TASK GOAL:
Which lines below contain "clipPath"? Copy every one of them.
====
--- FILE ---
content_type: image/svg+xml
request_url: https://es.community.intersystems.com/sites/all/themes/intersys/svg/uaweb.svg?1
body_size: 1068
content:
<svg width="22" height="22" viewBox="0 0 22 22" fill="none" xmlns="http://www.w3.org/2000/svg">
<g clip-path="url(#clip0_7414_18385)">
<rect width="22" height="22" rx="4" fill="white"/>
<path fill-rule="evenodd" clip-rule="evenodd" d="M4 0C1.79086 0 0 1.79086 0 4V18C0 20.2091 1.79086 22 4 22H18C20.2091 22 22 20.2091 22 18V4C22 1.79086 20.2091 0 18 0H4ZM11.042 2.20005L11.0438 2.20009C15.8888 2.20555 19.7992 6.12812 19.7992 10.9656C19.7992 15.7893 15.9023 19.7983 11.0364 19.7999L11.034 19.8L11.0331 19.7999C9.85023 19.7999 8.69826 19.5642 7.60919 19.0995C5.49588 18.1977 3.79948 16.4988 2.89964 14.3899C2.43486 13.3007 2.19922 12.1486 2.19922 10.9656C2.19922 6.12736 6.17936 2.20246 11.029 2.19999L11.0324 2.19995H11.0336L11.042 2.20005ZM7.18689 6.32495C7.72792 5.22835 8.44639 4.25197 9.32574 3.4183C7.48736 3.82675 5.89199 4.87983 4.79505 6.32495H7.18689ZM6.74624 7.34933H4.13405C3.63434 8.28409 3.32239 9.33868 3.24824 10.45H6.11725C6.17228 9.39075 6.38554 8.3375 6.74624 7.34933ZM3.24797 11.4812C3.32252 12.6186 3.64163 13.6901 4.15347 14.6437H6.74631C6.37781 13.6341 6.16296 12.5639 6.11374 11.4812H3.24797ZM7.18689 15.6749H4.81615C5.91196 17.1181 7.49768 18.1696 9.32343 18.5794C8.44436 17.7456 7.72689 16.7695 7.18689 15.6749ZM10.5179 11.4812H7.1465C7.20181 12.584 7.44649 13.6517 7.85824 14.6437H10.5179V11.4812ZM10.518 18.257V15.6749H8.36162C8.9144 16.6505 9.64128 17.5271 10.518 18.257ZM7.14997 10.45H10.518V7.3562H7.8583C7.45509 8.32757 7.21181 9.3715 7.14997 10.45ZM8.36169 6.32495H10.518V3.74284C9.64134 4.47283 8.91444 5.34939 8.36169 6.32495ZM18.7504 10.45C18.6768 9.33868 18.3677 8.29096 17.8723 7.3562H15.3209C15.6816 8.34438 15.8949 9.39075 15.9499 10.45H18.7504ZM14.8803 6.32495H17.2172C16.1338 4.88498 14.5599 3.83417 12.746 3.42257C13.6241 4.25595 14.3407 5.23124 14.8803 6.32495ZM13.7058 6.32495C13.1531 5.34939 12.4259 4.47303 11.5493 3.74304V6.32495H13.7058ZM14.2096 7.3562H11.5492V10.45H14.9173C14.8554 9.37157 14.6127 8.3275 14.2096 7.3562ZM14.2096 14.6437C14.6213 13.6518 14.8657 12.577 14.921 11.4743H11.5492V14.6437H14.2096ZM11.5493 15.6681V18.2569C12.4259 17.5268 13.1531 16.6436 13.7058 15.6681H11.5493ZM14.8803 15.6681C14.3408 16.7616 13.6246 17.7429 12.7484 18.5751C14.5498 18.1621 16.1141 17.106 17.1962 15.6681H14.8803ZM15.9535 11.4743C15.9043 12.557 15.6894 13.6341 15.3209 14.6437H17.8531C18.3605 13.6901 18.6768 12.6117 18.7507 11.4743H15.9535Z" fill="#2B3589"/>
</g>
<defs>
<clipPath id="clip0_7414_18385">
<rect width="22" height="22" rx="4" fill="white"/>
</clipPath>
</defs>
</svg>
====
RESULT FOR THIS TASK:
<clipPath id="clip0_7414_18385">
</clipPath>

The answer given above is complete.